> [Exercise description]
Every line holding "consistent" should be copied from the records below.

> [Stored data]
----

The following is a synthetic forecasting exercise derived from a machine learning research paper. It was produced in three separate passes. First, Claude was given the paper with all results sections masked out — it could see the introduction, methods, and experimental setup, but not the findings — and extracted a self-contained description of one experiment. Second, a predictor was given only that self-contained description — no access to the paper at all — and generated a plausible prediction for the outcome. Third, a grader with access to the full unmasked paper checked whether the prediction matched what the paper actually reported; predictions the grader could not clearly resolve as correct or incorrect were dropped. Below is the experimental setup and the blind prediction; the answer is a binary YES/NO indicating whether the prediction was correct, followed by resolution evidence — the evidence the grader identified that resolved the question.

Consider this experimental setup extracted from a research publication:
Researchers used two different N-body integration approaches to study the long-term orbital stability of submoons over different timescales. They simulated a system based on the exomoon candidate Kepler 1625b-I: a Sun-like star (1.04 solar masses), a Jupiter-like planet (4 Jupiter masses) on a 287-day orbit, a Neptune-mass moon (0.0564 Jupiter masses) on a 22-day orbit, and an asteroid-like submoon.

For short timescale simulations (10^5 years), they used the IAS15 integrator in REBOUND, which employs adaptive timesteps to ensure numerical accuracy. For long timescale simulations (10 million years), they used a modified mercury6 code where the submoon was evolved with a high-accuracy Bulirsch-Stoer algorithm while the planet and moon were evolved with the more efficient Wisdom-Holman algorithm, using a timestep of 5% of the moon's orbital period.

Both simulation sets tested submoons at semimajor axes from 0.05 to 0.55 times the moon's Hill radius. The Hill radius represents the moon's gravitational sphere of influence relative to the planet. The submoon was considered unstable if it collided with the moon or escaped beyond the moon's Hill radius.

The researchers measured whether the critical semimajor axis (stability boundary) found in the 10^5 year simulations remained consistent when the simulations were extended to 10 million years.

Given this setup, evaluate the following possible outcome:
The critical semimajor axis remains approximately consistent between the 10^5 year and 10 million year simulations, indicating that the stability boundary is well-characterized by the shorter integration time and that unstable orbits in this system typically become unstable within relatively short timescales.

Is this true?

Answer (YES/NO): YES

----

> [Exercise output]
The researchers measured whether the critical semimajor axis (stability boundary) found in the 10^5 year simulations remained consistent when the simulations were extended to 10 million years.
The critical semimajor axis remains approximately consistent between the 10^5 year and 10 million year simulations, indicating that the stability boundary is well-characterized by the shorter integration time and that unstable orbits in this system typically become unstable within relatively short timescales.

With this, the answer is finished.